AIM OF THE TASK
Quote the data below verbatim, reproducing every line without any change.

(Recorded data)
_ _ _ _ _
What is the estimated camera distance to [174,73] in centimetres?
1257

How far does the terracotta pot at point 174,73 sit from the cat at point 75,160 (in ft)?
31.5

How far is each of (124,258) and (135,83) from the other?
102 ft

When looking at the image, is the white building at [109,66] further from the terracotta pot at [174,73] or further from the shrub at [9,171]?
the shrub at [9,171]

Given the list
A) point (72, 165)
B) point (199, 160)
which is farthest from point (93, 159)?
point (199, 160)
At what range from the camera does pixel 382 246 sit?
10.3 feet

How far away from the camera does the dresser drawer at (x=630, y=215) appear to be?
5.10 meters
_ _ _ _ _
EXERCISE OUTPUT
What is the estimated camera distance to [174,73] in centimetres?
1257

How far does the terracotta pot at point 174,73 sit from the cat at point 75,160 (in ft)?
31.5

How far is each of (124,258) and (135,83) from the other?
102 ft

When looking at the image, is the white building at [109,66] further from the terracotta pot at [174,73] or further from the shrub at [9,171]?
the shrub at [9,171]

Given the list
A) point (72, 165)
B) point (199, 160)
which is farthest from point (93, 159)?
point (199, 160)
At what range from the camera does pixel 382 246 sit?
10.3 feet

How far away from the camera does the dresser drawer at (x=630, y=215) appear to be?
5.10 meters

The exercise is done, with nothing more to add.